» SHORT TASK:
Identify each line of the data below that contains the word "further", and copy those lines in full.

» THE INPUT:
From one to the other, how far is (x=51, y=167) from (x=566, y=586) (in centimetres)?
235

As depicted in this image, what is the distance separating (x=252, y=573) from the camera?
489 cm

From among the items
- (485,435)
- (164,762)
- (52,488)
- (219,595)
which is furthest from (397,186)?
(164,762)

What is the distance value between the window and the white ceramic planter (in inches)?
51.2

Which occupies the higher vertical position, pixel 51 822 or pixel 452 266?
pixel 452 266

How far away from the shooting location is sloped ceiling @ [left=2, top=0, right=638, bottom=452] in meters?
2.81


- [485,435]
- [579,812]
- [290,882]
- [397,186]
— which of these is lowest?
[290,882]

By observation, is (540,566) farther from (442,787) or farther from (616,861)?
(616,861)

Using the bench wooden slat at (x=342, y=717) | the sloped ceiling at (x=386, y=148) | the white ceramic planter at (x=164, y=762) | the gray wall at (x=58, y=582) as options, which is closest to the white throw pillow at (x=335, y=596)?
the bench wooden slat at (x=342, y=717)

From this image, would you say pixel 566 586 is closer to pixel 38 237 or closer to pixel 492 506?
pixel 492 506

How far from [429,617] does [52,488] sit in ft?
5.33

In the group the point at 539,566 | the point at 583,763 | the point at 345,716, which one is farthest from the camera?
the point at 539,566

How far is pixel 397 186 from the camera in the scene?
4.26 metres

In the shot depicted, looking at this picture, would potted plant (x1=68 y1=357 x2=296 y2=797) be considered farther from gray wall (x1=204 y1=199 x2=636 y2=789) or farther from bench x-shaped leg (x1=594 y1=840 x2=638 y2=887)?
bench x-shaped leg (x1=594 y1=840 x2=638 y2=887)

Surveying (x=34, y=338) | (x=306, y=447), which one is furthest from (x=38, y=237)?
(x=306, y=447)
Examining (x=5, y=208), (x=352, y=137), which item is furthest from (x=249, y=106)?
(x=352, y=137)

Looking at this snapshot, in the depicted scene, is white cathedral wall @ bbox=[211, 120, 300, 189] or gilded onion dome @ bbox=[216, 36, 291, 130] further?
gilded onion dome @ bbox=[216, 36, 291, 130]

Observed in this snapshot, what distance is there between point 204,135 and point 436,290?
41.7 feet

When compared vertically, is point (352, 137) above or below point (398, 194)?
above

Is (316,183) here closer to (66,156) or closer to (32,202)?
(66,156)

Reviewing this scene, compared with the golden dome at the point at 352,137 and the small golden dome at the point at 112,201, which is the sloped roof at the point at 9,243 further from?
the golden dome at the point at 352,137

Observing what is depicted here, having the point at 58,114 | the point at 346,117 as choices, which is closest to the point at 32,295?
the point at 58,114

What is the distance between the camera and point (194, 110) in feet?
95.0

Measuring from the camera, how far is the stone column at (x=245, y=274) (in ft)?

» FULL SOLUTION:
Looking at this snapshot, in the depicted scene, is white cathedral wall @ bbox=[211, 120, 300, 189] or gilded onion dome @ bbox=[216, 36, 291, 130] further?
Reviewing this scene, compared with the golden dome at the point at 352,137 and the small golden dome at the point at 112,201, which is the sloped roof at the point at 9,243 further from?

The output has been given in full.